A few days ago I asked my kiddos what they remembered about their first day. Their answers were very sweet. They didn’t remember any of the activities we did. They remember meeting me, their friends, seeing the classroom, little things like that. When I asked them if they remembered any activities we did, they couldn’t remember.
If you ask me what I remember from the first day, or week, there are so many memories and things I definitely need to do differently next year.
I am an intern. This means I am teaching my own class in place of student teaching. This is my first time being in charge of a group of second graders. We had a brief observation of a first day of school a few weeks before school started. Other than that, I had no clue what to expect.
I remember being so nervous to meet these kiddos. Will they like me? Will I be able to teach them?

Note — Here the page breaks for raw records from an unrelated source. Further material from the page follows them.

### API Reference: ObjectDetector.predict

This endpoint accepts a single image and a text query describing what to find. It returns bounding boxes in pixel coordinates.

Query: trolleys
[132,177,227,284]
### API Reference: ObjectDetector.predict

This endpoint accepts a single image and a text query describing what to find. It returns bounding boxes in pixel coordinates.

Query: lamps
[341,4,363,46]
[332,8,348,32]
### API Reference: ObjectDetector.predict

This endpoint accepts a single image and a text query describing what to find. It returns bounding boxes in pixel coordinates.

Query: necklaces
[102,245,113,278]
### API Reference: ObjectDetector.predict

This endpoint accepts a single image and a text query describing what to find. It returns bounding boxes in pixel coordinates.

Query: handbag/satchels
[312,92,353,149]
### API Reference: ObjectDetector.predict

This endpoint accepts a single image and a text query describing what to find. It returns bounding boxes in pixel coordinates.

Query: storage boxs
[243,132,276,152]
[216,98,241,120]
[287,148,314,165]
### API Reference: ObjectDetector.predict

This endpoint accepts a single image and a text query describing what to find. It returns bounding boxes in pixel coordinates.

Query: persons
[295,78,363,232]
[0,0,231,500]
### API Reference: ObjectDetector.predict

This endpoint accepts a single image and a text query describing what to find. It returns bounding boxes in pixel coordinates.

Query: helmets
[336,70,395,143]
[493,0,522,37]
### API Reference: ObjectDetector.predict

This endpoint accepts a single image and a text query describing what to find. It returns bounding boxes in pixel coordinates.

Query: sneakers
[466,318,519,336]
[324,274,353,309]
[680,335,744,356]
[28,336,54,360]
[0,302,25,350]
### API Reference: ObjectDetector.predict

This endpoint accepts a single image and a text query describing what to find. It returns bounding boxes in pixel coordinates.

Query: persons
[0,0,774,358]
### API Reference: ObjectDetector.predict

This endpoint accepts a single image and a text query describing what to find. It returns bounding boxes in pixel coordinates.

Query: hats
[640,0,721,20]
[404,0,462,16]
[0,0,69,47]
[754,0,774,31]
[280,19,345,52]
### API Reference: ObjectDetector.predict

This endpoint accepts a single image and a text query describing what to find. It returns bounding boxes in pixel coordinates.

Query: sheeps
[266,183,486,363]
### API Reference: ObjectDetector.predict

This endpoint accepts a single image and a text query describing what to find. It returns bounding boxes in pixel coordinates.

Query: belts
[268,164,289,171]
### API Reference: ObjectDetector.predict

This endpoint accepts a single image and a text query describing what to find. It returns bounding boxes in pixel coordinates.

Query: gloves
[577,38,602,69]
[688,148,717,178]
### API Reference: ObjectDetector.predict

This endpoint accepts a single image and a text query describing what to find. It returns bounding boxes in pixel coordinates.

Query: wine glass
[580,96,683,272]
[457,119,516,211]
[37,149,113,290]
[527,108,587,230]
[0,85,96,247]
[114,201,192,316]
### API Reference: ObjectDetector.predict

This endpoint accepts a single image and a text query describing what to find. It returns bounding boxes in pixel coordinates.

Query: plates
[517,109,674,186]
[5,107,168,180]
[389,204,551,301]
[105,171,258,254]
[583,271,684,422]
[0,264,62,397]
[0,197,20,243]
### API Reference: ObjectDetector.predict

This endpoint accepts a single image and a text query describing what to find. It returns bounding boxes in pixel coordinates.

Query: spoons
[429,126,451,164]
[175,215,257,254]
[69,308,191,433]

Will they even learn anything? What if I mess them up for the rest of their school life? These are a few of the questions running through my mind. The kids came in and we got started.
We’ve been in school for over a hundred days now. The year is over half way over. The worries I had were silly. But if I could go back, there is so much I would do differently.
I wish I had trained the kiddos better on expectations and rules. This would have solved many other problems later on in the year. If they knew their expectations and consequences more clearly, it would stop a lot of behavior problems.
I wish we had rehearsed and practiced transitions and behaviors more. I could have saved hours later on in the year reteaching these transitions.
I wish I had been more consistent and strict on the first day. If the kiddos broke a rule, their needed to be a consequence, not just a lot of warnings. I was worried they wouldn’t like me and would hate school if I didn’t give them a lot of warnings on the first day. This is when they are testing their boundaries. If I have learned one thing this whole year, it’s that these kiddos will always love you. You are their teacher, they won’t hate you if you give them a consequence for misbehaving.
I don’t regret giving these kids a lot of love on the first day. We built our classroom community and became a family. These kids learned that I love and care about them. They learned that this class was a safe place. They learned they are welcome to share their ideas and not be in danger of being looked down on for an incorrect answer.
Maybe, those things were more important to learn on Day one than procedures and rules.